Поделившись с ними краюхой хлеба, я уже собрался отправиться в дальнейший путь, как по шоссе подъехал дядюшка Имшенецкого, Ковылин, с сыном. Он возвращался из Маргаритина.
Поздоровавшись, он предложил выпить с ним чаю. Я рассказал ему про строгий прием хозяйки, но он оказался ее знакомым. Потеряв около часа, я все же подкрепил свои силы.
Ковылин приезжал в Маргаритино для того, чтобы предупредить Имшенецких, что им и мне грозит арест. Он настоятельно просил меня не идти по шоссе. Меня могут легко узнать.
Пришлось послушаться благоразумного совета и продолжать путь не по шоссе, а рядом – по довольно извилистой лесной тропинке.
Пройденные четырнадцать верст давали себя знать, и каждый камень или пень, пригодные для сидения, манили к себе.

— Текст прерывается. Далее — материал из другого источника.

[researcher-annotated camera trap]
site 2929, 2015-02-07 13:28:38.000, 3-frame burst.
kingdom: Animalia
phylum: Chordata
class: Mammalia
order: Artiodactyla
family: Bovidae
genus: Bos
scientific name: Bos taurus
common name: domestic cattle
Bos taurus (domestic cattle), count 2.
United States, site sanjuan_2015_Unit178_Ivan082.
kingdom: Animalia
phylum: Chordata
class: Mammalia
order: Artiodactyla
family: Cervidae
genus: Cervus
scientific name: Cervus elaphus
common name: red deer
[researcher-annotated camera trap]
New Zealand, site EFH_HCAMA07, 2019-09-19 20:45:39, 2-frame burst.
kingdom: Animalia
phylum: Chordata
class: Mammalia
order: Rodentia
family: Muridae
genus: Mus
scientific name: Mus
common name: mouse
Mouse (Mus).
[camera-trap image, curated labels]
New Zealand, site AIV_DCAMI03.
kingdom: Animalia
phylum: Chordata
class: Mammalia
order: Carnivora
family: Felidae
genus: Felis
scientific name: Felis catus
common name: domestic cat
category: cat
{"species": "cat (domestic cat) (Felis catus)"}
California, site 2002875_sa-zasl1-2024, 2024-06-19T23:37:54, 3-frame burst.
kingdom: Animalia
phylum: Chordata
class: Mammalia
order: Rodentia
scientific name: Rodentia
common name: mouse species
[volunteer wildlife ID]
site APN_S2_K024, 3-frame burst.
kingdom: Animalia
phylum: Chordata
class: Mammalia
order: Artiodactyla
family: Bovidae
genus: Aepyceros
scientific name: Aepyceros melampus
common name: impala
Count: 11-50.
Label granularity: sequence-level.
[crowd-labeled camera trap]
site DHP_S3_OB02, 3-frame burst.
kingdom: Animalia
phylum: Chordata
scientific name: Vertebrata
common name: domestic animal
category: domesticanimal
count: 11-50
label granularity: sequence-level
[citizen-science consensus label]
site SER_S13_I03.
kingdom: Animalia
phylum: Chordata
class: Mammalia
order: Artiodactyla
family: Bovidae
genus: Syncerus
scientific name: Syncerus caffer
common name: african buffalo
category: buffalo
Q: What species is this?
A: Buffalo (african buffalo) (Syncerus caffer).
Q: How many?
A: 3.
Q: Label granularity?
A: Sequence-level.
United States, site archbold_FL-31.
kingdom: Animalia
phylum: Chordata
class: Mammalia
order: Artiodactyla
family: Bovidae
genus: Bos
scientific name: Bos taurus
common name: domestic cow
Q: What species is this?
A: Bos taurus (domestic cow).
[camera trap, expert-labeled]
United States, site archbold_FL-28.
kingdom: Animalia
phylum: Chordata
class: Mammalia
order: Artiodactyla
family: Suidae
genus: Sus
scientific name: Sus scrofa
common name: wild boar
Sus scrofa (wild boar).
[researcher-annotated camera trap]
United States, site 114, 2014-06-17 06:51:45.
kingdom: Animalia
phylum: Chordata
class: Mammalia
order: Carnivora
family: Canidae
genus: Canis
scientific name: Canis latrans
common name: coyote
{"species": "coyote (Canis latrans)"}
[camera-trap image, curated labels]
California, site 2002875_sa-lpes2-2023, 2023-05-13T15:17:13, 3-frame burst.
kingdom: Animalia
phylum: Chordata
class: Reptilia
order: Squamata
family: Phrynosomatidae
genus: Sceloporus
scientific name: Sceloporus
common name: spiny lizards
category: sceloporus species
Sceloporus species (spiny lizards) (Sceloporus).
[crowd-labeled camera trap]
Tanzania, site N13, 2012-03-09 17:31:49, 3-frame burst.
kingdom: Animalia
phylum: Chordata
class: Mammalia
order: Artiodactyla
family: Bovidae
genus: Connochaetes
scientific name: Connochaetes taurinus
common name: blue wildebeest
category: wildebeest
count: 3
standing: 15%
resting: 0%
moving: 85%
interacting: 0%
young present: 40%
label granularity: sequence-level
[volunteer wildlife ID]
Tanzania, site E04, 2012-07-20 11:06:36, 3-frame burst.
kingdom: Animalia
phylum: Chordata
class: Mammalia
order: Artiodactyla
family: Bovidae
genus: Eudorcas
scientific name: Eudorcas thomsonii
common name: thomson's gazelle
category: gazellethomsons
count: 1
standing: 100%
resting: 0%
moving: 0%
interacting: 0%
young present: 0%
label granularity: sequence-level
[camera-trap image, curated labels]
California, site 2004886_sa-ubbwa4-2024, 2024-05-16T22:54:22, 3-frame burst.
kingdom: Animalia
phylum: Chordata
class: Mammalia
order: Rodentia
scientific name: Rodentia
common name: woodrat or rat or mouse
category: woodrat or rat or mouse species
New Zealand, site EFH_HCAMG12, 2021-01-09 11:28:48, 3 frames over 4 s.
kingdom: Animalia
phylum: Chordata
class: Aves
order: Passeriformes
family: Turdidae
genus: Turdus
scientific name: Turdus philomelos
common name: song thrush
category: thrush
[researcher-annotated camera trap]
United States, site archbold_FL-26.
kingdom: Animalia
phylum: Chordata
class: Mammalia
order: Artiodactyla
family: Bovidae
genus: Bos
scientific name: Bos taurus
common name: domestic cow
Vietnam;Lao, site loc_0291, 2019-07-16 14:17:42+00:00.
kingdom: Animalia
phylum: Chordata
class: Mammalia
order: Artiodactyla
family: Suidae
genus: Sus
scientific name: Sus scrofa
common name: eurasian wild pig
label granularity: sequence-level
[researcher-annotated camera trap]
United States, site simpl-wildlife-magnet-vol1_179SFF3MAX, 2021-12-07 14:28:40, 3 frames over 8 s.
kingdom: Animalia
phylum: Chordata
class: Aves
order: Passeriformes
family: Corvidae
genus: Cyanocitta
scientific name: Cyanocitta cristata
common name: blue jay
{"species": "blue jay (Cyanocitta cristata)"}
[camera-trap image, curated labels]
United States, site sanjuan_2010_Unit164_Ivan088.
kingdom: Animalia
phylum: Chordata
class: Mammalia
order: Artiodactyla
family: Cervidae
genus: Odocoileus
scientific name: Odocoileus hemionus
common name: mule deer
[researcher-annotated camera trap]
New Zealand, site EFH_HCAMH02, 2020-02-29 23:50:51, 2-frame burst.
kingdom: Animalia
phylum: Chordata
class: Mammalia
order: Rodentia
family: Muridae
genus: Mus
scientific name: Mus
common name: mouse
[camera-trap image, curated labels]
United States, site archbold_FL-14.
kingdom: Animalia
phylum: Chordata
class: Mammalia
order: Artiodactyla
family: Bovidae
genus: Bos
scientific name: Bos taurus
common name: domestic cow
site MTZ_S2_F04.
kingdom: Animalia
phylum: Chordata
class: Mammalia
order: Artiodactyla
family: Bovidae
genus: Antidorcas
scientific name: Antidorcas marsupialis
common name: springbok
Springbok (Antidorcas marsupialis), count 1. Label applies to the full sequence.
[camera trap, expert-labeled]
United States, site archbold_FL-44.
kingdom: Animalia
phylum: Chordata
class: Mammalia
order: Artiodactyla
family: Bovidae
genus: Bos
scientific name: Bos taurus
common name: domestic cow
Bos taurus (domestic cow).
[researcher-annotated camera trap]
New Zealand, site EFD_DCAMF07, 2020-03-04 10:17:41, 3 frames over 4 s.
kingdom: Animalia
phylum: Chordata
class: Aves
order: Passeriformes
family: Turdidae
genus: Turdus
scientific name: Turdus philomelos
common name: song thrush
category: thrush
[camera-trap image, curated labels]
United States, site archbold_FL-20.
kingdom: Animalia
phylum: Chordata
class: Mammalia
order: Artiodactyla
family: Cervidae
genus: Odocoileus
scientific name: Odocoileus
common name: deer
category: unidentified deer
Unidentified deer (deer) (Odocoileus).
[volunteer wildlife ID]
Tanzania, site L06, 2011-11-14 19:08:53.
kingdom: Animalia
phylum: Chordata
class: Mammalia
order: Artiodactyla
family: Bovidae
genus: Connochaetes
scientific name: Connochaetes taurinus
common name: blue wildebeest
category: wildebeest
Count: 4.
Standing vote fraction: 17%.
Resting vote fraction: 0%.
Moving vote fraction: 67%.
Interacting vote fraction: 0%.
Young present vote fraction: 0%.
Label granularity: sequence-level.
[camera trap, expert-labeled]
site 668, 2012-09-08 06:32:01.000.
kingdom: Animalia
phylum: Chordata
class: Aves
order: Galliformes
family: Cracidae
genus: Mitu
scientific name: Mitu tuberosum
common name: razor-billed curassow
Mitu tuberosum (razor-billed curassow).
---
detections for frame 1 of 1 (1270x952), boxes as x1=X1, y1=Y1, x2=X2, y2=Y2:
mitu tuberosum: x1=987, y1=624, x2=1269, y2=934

Тропа, по которой приходилось идти, то отдалялась, то выходила на самое шоссе. Прошло около часа, лес стал редеть, и, выйдя по тропке на шоссе, я очутился как раз против верстового столба с цифрой девятнадцать. Слава Богу, осталось идти до поворота на окольную дорогу всего три версты, с радостью подумал я. И только я полез в карман за трубкой, чтобы закурить, как мое внимание привлекла бричка, едущая шагом саженях в тридцати впереди меня, запряженная прекрасной чистокровной кобылой.